• _Exercise brief_: Extend the Shellaker trial account below, beginning right after its final sentence.

• _Provided passage_:

William & Sarah Shellaker

CHAPTER IV

Arrest, Trial and a Verdict

1855 – A TRIAL FOR WILLIAM & SARAH
The year 1855 brought a dramatic episode in the life of William & Sarah, arguably the most unexpected and difficult to understand of all events I have discovered during my research into the history of the Shellaker family.

For in this year William & Sarah Shellaker were charged and face trial for a criminal offence.

The couple are listed in the document below, which is a ‘Calendar of Prisoners’ for the County of Leicester for the Midsummer General Quarter Sessions held on the 2nd of July 1855 at the Castle at Leicester. I have enlarged the section of the Calender of Prisoners, below right, showing the names of William Shellaker and Sarah Shellaker.

Prisoners List -1855

Reproduced by permission of Record Office for Leicestershire, Leicester & Rutland

The offences, for which they were charged, can be seen on the two documents below on the right. Sarah is charged with two counts of theft; one for the theft of a Counterpane for which she alone is charged and the second charge of the theft of a Napkin, jointly with husband William. (A counterpane was another name for a bedspread or a quilt). Both William and Sarah  have the additional related charge of receiving stolen goods. Although these documents are full of legal jargon I have transcribed both documents directly below.

Leicestershire. To Wit [That is to say; namely]

The Jurors for our Lady the Queen upon their Oath presents that Sarah Shellaker on the twenty ninth day of June in the Year of our Lord one thousand eight hundred and fifty-five at Tugby in the County aforesaid

 Sarah - Charge Sheet      One Counterpane
Of the               Goods and Chattels of William Shilcock then and there being found feloniously did steal, take and carry away, against the Peace of our said Lady the Queen, her Crown and Dignity.

And that the Jurors aforesaid, upon their Oath aforesaid, do further present that the said William Shellaker and Sarah Shellaker afterwards to wit, on the twenty ninth day of June in the year aforesaid, at Tugby aforesaid in the County aforesaid, the goods, chattels and Property aforesaid, so as aforesaid feloniously stolen, taken, and carried away, feloniously did received, and have, that the said William Shellaker and Sarah Shellaker then well knowing the said goods, chattels and property to have feloniously stolen, taken, and carried away, against the form of the statue in such case made and provided, and against the Peace of our said Lady the Queen, her Crown and Dignity.

1. Common Larceny
2. Receiver

Reproduced by permission of Record Office for Leicestershire, Leicester & Rutland

Leicestershire  To Wit [That is to say; namely]

The Jurors for our Lady the Queen upon their Oath presents that William Shellaker and Sarah Shellaker on the twenty ninth day of June in the Year of our Lord one thousand eight hundred and fifty-five at Tugby in the County aforesaid

  William - Charge Sheet       One Napkin
Of the               Goods and Chattels of William Shilcock then and there being found feloniously did steal, take and carry away, against the Peace of our said Lady the Queen, her Crown and Dignity.

• _Provided records_:
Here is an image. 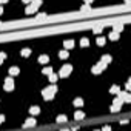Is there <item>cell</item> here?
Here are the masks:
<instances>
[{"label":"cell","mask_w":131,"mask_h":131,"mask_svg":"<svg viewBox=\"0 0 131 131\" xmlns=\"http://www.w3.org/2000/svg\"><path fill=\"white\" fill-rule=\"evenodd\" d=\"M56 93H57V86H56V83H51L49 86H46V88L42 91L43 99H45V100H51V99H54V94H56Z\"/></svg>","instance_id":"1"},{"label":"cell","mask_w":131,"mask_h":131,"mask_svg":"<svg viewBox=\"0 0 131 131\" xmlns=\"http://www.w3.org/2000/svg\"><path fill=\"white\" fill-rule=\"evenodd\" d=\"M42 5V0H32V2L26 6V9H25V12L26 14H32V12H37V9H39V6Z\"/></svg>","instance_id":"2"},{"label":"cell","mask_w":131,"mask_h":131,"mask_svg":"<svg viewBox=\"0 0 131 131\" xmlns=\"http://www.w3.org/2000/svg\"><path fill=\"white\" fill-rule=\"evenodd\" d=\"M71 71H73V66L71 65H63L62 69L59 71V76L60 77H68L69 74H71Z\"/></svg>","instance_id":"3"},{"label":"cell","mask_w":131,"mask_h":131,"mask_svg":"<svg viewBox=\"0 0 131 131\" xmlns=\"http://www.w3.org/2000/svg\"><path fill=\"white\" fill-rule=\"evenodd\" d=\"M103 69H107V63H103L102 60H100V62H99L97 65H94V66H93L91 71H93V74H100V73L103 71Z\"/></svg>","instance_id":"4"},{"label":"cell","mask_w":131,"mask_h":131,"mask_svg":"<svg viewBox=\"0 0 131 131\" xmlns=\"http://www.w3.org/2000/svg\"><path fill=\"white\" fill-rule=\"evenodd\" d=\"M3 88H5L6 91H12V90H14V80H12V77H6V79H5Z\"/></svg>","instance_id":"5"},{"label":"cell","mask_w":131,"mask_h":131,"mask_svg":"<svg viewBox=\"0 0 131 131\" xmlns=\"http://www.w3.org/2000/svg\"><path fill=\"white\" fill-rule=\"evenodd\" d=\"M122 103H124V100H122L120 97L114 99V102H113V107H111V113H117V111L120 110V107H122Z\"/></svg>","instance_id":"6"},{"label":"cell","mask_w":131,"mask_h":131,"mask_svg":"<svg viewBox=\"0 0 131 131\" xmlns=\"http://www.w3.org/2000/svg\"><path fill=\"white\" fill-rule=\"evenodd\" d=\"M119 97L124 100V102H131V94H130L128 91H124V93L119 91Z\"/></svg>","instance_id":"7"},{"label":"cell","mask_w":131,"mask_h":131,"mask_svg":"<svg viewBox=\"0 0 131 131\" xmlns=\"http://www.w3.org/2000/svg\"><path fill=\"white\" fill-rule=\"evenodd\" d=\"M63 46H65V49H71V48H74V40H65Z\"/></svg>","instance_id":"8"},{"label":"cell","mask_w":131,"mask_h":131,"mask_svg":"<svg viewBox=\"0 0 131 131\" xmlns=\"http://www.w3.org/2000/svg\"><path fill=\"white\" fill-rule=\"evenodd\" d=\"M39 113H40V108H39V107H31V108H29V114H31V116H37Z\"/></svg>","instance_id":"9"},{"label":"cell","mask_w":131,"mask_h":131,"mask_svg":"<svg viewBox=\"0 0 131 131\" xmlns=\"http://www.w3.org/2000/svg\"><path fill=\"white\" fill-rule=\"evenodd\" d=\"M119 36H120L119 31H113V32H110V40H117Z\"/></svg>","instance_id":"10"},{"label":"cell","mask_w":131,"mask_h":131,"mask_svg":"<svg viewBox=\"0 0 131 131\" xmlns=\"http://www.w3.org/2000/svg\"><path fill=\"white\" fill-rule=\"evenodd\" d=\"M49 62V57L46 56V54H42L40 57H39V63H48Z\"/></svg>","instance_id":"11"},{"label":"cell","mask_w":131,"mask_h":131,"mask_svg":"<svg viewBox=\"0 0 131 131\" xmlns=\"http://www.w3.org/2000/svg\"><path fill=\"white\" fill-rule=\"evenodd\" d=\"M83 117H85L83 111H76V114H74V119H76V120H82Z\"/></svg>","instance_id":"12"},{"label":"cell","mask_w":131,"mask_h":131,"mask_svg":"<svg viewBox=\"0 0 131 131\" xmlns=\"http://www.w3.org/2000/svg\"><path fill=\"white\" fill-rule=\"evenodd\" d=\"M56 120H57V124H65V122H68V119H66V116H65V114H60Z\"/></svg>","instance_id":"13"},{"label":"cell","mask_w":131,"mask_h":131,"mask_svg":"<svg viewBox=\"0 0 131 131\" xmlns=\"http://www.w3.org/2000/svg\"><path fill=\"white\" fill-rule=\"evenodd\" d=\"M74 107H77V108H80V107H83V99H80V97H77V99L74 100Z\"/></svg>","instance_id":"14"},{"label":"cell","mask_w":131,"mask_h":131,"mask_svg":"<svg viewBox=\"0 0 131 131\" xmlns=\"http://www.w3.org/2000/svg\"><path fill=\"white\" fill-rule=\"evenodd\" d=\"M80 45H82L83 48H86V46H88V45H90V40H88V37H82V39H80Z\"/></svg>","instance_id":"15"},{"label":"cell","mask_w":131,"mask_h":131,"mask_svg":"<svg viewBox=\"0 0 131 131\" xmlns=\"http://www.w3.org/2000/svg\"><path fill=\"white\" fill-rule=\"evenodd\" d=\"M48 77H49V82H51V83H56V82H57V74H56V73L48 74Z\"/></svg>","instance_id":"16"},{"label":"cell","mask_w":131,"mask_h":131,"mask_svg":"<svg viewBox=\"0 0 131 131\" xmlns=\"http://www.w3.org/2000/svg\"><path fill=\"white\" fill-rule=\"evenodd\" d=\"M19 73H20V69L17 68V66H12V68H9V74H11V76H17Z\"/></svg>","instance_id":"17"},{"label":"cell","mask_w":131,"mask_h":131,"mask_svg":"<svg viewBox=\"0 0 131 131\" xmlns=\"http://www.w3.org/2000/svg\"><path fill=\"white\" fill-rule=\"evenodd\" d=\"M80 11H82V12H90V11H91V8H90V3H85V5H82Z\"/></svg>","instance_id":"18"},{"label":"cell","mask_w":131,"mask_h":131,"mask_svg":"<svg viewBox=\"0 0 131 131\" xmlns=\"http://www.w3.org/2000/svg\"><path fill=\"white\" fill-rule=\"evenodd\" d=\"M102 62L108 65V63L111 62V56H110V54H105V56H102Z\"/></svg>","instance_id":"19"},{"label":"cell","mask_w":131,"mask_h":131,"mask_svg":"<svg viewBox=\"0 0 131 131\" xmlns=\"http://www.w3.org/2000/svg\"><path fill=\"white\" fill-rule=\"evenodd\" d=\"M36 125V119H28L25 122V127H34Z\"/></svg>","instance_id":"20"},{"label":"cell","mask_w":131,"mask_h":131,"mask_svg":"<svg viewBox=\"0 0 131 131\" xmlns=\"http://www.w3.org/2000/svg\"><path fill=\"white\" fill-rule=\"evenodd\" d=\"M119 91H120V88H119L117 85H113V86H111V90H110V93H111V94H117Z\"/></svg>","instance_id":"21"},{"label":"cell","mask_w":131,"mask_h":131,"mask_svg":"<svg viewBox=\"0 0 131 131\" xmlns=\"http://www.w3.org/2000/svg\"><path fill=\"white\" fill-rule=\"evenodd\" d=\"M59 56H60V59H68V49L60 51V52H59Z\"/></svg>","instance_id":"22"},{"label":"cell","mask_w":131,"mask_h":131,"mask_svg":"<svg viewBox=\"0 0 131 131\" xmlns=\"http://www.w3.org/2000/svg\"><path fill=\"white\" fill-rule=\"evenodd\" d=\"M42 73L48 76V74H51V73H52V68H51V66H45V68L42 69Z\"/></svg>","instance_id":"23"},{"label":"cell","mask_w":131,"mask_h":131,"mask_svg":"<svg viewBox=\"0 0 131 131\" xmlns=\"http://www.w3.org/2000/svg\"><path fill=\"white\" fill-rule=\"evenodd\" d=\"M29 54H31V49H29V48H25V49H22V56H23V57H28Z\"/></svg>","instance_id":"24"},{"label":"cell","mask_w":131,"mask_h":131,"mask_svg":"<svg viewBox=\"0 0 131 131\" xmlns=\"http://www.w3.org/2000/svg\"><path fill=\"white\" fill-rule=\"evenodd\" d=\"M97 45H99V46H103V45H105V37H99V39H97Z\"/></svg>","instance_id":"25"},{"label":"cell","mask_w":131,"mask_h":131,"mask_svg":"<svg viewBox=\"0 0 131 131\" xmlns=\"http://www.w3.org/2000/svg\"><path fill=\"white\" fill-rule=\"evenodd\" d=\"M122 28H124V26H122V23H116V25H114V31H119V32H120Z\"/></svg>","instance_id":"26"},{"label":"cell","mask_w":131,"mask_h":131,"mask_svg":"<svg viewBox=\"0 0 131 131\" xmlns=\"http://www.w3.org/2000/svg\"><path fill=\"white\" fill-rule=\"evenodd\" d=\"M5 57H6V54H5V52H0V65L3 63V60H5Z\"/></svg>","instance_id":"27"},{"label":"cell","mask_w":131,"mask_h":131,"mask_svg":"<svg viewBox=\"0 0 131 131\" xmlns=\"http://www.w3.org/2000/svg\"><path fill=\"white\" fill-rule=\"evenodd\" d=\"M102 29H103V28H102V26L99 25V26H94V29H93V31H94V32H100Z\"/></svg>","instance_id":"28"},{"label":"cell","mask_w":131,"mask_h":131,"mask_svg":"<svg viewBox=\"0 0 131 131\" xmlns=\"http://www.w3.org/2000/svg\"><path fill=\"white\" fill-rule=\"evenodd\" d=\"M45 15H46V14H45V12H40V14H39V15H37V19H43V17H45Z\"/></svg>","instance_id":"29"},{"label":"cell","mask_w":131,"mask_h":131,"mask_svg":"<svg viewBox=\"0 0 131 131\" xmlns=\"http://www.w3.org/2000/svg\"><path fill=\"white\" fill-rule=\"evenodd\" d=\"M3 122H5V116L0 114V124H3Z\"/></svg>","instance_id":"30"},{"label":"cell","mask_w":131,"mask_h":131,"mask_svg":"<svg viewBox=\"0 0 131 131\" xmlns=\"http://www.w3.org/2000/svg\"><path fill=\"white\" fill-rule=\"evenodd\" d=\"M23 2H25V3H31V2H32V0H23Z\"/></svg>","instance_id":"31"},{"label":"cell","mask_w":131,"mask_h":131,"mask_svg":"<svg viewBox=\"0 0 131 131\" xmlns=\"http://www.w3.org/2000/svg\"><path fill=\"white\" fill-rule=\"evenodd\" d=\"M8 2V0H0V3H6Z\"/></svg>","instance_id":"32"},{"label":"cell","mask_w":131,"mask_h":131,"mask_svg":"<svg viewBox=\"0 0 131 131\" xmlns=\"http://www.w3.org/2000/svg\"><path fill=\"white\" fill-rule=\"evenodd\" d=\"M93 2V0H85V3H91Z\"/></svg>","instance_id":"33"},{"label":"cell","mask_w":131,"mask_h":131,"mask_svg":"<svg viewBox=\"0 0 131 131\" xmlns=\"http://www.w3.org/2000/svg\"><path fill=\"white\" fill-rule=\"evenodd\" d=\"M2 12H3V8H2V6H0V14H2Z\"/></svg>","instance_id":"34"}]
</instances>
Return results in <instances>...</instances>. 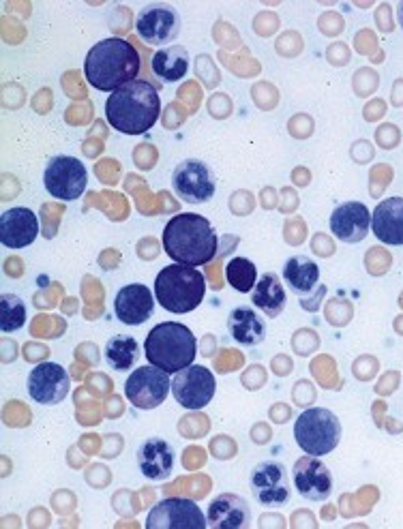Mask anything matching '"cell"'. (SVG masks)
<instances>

• _The answer_:
And that the Jurors aforesaid, upon their Oath aforesaid, do further present that the said William Shellaker and Sarah Shellaker afterwards to wit, on the twenty ninth day of June in the year aforesaid, at Tugby aforesaid in the County aforesaid, the goods, chattels and Property aforesaid, so as aforesaid feloniously stolen, taken, and carried away, feloniously did received, and have, that the said William Shellaker and Sarah Shellaker then well knowing the said goods, chattels and property to have feloniously stolen, taken, and carried away, against the form of the statue in such case made and provided, and against the Peace of our said Lady the Queen, her Crown and Dignity.

1. Common Larceny
2. Receiver

Reproduced by permission of Record Office for Leicestershire, Leicester & Rutland

A section of a document showing the outcome of the trial can be seen directly below. It names the accused as William Shellaker and Sarah Shellaker with their respective ages as being 66 and 60 years. William’s Trade is given as ‘Shoe Maker’ – no occupation is recorded for Sarah. In the next column headed ‘Degree of Instrument’ is the word ‘Imp’ is against William’s name and ‘R’  against that of Sarah. This signifies William can ‘Read and write imperfectly’ whilst the ‘R’ indicates Sarah can Read’. [Incidentally the other three categories are ‘N’ – ‘which signifies can neither read nor write’. ‘Well’ ‘Read and write well’ and ‘Sup’ signifying a ‘Superior education’].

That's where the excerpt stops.